-- Start --

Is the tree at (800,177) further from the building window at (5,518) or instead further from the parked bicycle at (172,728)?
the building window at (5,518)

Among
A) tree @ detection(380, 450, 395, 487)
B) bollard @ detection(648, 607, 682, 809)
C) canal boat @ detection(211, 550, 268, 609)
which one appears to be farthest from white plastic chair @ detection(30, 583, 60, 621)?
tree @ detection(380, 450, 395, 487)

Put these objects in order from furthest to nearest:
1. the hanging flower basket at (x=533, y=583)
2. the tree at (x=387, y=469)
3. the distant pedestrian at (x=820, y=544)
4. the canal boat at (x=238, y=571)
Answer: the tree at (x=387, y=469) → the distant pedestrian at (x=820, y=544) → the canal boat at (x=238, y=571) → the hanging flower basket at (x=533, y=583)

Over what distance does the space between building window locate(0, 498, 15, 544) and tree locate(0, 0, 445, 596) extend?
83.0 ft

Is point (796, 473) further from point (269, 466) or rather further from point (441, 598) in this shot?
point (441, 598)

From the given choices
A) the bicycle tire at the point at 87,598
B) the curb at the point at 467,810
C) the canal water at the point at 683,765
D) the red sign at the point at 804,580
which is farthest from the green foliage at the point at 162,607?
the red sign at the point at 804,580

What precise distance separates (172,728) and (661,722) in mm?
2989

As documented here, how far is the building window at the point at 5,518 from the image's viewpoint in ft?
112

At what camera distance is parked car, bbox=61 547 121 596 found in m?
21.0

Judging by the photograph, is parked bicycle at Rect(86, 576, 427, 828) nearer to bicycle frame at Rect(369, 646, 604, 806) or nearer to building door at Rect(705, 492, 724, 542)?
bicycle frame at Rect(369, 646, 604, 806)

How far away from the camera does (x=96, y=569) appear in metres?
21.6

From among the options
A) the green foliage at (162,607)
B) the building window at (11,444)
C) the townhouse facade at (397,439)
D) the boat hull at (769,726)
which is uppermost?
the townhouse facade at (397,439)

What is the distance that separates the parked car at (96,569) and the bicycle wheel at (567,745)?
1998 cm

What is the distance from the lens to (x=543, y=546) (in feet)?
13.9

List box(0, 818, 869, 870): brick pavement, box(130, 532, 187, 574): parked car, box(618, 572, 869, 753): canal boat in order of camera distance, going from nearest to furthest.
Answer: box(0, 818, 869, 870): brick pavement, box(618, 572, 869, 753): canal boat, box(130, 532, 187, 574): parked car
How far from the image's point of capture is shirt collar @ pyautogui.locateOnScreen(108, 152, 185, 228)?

-- End --

Problem to solve: Edit the rows above by replacing every "parked bicycle" with "parked bike" and leave everything else unchanged.

Solution to this problem:
Is the tree at (800,177) further from the building window at (5,518) or instead further from the parked bike at (172,728)?
the building window at (5,518)

Among
A) tree @ detection(380, 450, 395, 487)
B) bollard @ detection(648, 607, 682, 809)
C) canal boat @ detection(211, 550, 268, 609)
which one appears to be farthest from white plastic chair @ detection(30, 583, 60, 621)?
tree @ detection(380, 450, 395, 487)

Put these objects in order from furthest to nearest:
1. the hanging flower basket at (x=533, y=583)
2. the tree at (x=387, y=469)
3. the distant pedestrian at (x=820, y=544)
4. the canal boat at (x=238, y=571)
Answer: the tree at (x=387, y=469) → the distant pedestrian at (x=820, y=544) → the canal boat at (x=238, y=571) → the hanging flower basket at (x=533, y=583)

Over what distance does the space between building window locate(0, 498, 15, 544) and tree locate(0, 0, 445, 596) extend?
83.0 ft

Is point (796, 473) further from point (269, 466) or rather further from point (441, 598) in this shot?
point (441, 598)

From the given choices
A) the bicycle tire at the point at 87,598
B) the curb at the point at 467,810
C) the canal water at the point at 683,765
D) the red sign at the point at 804,580
which is farthest from the green foliage at the point at 162,607?
the red sign at the point at 804,580

What precise distance separates (172,728) and (661,722) in mm?
2989

As documented here, how far is the building window at the point at 5,518 from the image's viewpoint in ft?
112

At what camera distance is parked car, bbox=61 547 121 596 found in m?
21.0

Judging by the photograph, is parked bike at Rect(86, 576, 427, 828) nearer to bicycle frame at Rect(369, 646, 604, 806) or nearer to building door at Rect(705, 492, 724, 542)?
bicycle frame at Rect(369, 646, 604, 806)

How far away from the camera does (x=96, y=569) appear in metres?
21.6

From among the options
A) the green foliage at (162,607)
B) the building window at (11,444)
C) the townhouse facade at (397,439)
D) the boat hull at (769,726)
which is uppermost?
the townhouse facade at (397,439)

What is the distance that separates the parked car at (96,569) and the bicycle wheel at (567,745)?
1998 cm

What is the distance from the lens to (x=543, y=546) (in feet)?
13.9

List box(0, 818, 869, 870): brick pavement, box(130, 532, 187, 574): parked car, box(618, 572, 869, 753): canal boat in order of camera distance, going from nearest to furthest.
Answer: box(0, 818, 869, 870): brick pavement, box(618, 572, 869, 753): canal boat, box(130, 532, 187, 574): parked car
How far from the image's point of capture is shirt collar @ pyautogui.locateOnScreen(108, 152, 185, 228)?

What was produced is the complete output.